= Copper Green =

Code name for a U.S. black ops program

Copper Green is reportedly one of several code names for a U.S. black ops program in which coercive psychological and physical measures were used on detainees in military prisons.

==Overview==
Investigative journalist Seymour Hersh reported on the term in an article in the May 24, 2004 issue of The New Yorker. According to Hersh, the task force was formed with the direct approval of Secretary of Defense Donald Rumsfeld during the U.S. invasion of Afghanistan, and run by Deputy Undersecretary Stephen Cambone. Hersh claims the Special Access Program (SAP) members were told "Grab whom you must. Do what you want." The program allegedly designed physical coercion and sexual humiliation techniques for use against Muslim Arab men specifically, to retrieve information from suspects, and to blackmail them into becoming informants.
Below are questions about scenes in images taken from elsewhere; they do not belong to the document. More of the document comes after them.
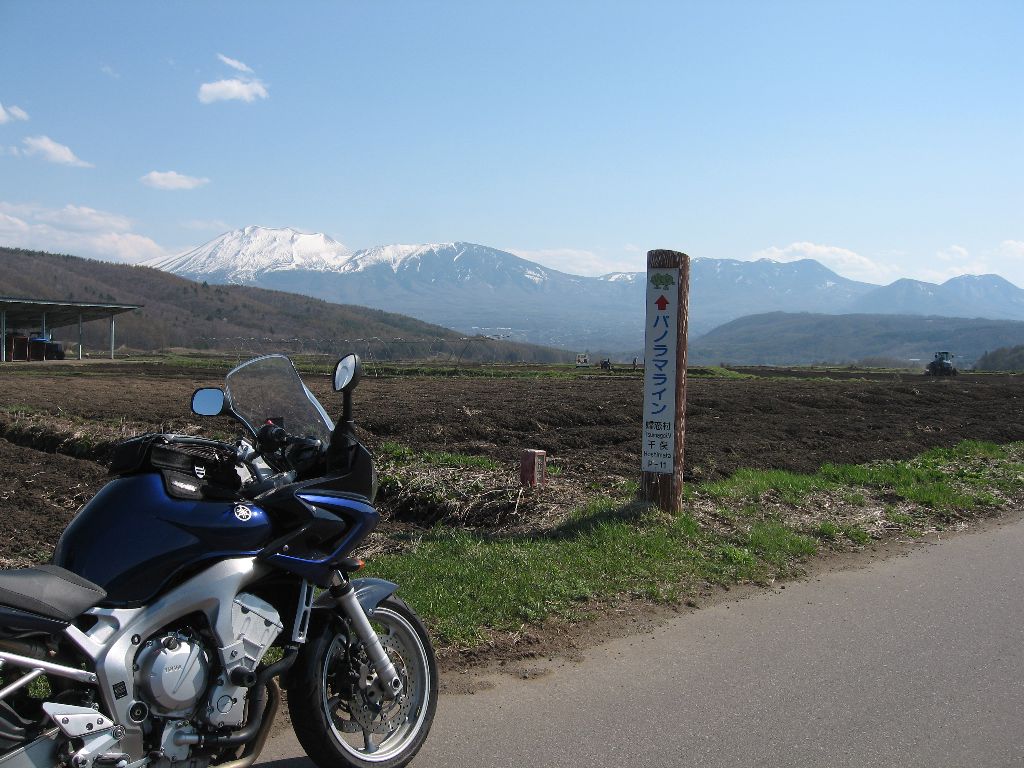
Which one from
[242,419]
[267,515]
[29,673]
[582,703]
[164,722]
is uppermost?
[242,419]

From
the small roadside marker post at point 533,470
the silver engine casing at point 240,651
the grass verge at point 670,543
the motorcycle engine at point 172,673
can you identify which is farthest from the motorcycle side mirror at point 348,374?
the small roadside marker post at point 533,470

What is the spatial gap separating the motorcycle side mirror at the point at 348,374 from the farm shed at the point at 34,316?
161ft

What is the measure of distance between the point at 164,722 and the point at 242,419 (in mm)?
1224

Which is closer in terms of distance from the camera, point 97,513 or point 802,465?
point 97,513

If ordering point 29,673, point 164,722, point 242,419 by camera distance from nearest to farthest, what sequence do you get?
1. point 29,673
2. point 164,722
3. point 242,419

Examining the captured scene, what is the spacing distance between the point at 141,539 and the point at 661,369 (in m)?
5.99

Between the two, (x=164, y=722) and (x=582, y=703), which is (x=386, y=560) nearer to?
(x=582, y=703)

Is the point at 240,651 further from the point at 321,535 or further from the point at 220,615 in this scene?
the point at 321,535

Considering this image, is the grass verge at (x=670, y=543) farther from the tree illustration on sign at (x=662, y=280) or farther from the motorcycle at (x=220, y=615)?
the tree illustration on sign at (x=662, y=280)

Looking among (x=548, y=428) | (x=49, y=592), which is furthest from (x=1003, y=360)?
(x=49, y=592)

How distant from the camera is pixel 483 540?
7473 mm

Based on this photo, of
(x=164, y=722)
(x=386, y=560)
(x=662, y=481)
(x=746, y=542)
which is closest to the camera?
(x=164, y=722)

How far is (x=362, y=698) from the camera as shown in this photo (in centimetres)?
359

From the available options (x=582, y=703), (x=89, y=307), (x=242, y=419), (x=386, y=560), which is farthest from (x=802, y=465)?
(x=89, y=307)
According to Hersh's article, the sexual humiliation techniques drew from The Arab Mind by cultural anthropologist Raphael Patai. The book claimed to be a "study of Arab culture and psychology". According to Hersh's anonymous intelligence source, the Patai book was "the bible of the neocons on Arab behavior", which gave life to two themes: "One, that Arabs only understand force and, two, that the biggest weakness of Arabs is shame and humiliation".

Hersh claims to have spoken to a senior CIA official who said the program was designed by Rumsfeld to wrest control of information from the CIA and place it in the hands of the Pentagon. According to Hersh's sources, the program was so successful in Afghanistan, that Cambone decided to introduce the SAP program to operations during 2003 invasion of Iraq, eventually expanding involvement in the program from special ops forces to common soldiers. In Hersh's view, the program was used on detainees at the Abu Ghraib prison, leading directly to the Abu Ghraib torture and prisoner abuse scandal.

Department of Defense spokesperson Lawrence Di Rita issued a statement about the accusations, referring to them as "outlandish, conspiratorial, and filled with error and anonymous conjecture". Senators on Capitol Hill, most notably the former POW John McCain, promised to investigate the reported claims, "regardless of where it leads".
==In popular culture==
Copper Green was mentioned in author JD Wallace's debut novel, Silent Cats: Deadly Dance. The male hero, who is based on a real person who the author claims to know personally, was an interrogator who worked on the Copper Green task force, among other task force groups.

Copper Green was mentioned in Lt. Col. Anthony Shaffer's memoir, Operation Dark Heart on page 257: "The interrogation program, called Copper Green, was authorized, but a lot of us felt it wasn't appropriate and just wasn't right." The Pentagon blacked out the words "Copper Green" in the second printing.